«Mai più personaggi come Ferri e Palamara», ha tuonato Marcello Basilico, consigliere dell’Anm, dal palco del congresso nazionale del sindacato delle toghe, svoltosi all’inizio di questo mese a Genova. «Servono scelte trasparenti: non deve più accadere che ci siano personaggi come loro che, senza avere ruoli formali, partecipano a riunioni per decidere incarichi nelle Procure più prestigiose», ha aggiunto la toga di Area, il raggruppamento di sinistra della magistratura, ribadendo la necessità di prendere le distanze dai due colleghi che per anni avevano fortemente inciso nelle scelte per i vertici degli uffici giudiziari. Luca Palamara e Cosimo Ferri, che adesso quasi tutti i magistrati dicono non aver mai conosciuto e frequentato, erano infatti delle toghe molto influenti. Almeno fino a quando non sono apparse sui giornali le intercettazioni dei loro colloqui con alcuni consiglieri del Csm per discutere delle nomine di varie Procure, a partire da quella di Roma.

È stato spesso ricordato, a tal proposito, come Palamara e Ferri riuscirono nell’impresa di far eleggere l’ex responsabile giustizia dei dem David Ermini alla vicepresidenza del Csm. Nomina che suscitò gli strali dei grillini. «È incredibile! Avete letto? Questo renzianissimo deputato fiorentino del Pd è appena stato eletto presidente del Csm. Lo hanno votato magistrati di ruolo e membri espressi dal Parlamento. Ma dov’è l’indipendenza?», disse l’allora vice premier Luigi Di Maio. I pentastellati, forti dell’asse Davigo-Area, avevano invece puntato sul laico M5s Alberto Maria Benedetti. Tornando, però, alle intercettazioni telefoniche effettuate dalla Procura di Perugia nei confronti dell’ex presidente dell’Anm, indagato nel capoluogo umbro per corruzione, il filo conduttore di tutte le conversazioni riguarda le nomine dei capi degli uffici giudiziari. Una vera ossessione che dovrebbe far molto riflettere circa le “energie” dedicate dalle toghe alla propria carriera.  Ad emergere nitidamente nelle migliaia di telefonate intercettate di Perugia è, soprattutto, il futuro degli ex consiglieri del Csm. Il “vento dell’antipolitica” soffia anche su Palazzo dei Marescialli. Per la prima volta i consiglieri uscenti rischiano di essere penalizzati.
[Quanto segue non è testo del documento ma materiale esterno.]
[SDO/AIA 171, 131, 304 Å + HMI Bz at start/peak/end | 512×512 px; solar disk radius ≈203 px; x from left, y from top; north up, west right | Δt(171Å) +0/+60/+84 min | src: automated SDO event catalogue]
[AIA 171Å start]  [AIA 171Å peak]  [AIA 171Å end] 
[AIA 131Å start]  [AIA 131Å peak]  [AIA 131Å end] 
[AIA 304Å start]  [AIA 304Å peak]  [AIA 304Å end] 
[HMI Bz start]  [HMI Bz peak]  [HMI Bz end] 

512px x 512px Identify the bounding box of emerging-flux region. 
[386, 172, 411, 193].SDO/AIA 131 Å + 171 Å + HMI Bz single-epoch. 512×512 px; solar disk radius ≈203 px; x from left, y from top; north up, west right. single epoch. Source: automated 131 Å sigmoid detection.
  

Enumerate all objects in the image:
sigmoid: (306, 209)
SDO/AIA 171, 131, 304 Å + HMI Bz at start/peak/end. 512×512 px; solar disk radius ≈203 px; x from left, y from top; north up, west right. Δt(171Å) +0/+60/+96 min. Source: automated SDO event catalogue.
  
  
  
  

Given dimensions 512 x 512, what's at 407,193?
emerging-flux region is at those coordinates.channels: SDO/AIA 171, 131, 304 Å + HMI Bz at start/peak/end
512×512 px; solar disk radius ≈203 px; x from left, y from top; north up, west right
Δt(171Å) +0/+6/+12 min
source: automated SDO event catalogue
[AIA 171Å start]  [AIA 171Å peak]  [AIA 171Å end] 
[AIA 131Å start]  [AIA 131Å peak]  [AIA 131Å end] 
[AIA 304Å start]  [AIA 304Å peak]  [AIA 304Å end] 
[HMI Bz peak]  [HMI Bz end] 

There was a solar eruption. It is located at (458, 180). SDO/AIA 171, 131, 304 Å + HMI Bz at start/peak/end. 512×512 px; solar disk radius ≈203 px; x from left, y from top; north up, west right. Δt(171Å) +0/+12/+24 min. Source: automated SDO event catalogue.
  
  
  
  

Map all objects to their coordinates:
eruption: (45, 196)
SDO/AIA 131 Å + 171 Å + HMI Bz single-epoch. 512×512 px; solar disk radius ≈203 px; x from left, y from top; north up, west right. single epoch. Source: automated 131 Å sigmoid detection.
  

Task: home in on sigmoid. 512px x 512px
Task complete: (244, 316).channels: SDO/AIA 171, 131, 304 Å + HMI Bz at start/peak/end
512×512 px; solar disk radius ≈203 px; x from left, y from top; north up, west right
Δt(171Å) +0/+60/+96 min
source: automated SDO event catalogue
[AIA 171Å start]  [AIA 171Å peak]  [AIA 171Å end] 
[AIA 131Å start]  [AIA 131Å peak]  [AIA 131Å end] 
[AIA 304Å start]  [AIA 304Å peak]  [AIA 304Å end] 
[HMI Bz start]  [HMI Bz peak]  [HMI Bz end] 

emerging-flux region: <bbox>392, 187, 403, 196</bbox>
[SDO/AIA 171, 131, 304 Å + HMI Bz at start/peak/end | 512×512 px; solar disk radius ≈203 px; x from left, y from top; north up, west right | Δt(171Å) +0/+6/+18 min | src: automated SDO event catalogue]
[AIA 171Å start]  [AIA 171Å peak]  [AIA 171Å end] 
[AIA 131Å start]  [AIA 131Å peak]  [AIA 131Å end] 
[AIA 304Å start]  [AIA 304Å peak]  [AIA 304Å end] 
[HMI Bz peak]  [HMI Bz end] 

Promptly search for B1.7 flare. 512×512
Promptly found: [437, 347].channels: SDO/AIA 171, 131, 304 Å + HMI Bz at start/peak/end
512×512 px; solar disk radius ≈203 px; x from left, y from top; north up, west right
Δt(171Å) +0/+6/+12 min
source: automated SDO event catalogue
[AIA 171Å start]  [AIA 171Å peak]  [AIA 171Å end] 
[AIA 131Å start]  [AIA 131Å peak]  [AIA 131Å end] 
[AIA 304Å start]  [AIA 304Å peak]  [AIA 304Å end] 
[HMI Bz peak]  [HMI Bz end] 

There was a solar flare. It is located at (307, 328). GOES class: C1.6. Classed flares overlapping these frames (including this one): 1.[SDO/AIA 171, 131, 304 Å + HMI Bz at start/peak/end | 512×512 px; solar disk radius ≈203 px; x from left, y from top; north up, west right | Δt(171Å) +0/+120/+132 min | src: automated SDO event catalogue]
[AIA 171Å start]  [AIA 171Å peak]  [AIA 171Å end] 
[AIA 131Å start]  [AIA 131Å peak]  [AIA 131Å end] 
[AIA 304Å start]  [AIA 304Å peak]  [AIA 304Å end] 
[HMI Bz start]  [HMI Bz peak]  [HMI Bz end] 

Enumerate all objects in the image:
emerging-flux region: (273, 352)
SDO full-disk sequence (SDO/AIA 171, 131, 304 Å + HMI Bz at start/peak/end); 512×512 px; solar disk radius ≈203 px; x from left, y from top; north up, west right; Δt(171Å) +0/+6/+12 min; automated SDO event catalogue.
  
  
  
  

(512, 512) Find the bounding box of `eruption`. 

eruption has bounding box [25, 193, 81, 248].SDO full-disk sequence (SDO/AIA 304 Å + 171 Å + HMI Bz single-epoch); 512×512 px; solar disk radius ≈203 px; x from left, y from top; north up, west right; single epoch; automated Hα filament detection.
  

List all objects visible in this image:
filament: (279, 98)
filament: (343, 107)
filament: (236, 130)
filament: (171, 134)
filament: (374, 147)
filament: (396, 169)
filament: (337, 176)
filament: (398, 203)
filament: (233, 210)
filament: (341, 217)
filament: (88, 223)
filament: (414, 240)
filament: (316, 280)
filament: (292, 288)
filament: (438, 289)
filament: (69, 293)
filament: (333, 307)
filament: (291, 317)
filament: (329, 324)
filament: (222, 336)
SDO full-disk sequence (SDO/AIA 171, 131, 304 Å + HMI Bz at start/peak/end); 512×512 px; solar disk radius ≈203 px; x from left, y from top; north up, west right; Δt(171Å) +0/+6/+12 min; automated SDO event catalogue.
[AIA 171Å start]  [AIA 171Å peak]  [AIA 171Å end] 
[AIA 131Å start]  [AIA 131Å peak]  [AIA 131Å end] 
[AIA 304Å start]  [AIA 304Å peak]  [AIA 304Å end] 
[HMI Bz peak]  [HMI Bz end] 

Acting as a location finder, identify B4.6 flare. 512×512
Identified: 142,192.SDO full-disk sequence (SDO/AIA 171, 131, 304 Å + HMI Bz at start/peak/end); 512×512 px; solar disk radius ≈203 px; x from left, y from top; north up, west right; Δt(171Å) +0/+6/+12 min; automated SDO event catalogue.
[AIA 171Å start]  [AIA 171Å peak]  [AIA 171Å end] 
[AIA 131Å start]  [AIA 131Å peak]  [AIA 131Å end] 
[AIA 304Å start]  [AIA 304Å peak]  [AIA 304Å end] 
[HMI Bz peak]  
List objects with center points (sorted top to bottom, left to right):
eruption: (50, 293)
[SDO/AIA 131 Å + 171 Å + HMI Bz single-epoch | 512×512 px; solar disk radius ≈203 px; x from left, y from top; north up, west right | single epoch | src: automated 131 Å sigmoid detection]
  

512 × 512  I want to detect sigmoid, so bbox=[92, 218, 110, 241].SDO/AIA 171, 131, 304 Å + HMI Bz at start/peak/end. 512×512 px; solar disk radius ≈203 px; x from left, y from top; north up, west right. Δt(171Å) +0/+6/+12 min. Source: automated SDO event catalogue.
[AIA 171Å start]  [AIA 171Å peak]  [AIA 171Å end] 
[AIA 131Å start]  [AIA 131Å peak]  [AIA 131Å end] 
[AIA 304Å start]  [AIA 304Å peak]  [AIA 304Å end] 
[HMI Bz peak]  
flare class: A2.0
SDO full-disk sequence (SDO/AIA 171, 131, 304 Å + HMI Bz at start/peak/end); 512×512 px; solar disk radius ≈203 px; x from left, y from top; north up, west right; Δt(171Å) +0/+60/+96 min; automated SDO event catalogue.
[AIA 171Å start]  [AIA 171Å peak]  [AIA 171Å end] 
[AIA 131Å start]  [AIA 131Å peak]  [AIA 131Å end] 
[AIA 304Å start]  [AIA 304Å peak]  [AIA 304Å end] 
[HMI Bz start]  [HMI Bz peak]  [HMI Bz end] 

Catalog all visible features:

Normalmente, appena terminato il mandato, l’ex consigliere veniva “ricompensato” con un incarico di vertice: la presidenza di un Tribunale o la responsabilità di una Procura. Questa volta è diverso. Palamara, e i suoi colleghi, rischiano di restare a bocca asciutta. I colleghi lontano dal Palazzo vogliono un cambio di rotta. Basta con il “trampolino di lancio” per incarichi di prestigio rappresentato dall’aver fatto parte del Csm. Ecco la necessità allora di trovare un accordo comune, superando le rivalità fra correnti. Roma è il banco di prova di questo patto. La scelta del capo di Piazzale Clodio condizionerà a cascata tutte le altre nomine. Da qui, dunque, l’importanza di scegliere il procuratore “giusto”.  Non è dato sapere se Palamara fosse a conoscenza o meno di essere intercettato dalla Procura di Perugia. Il linguaggio “criptico”, evidenziato fin dall’inizio delle operazioni dagli investigatori della Guardia di Finanza, e le precauzioni poste in essere, fanno venire più di qualche sospetto. La telefonata delle ore 14.30 del 6 marzo scorso tra Palamara e Luigi Spina, anch’egli togato di Unicost, e punto di riferimento del pm romano all’interno del Csm, è ritenuta importante dai finanzieri. I due si sentono spessissimo. Spina, quando scoppierà lo scandalo, sarà il primo a dimettersi. Fra i cinque consiglieri che hanno lasciato piazza Indipendenza, è l’unico ad essere indagato.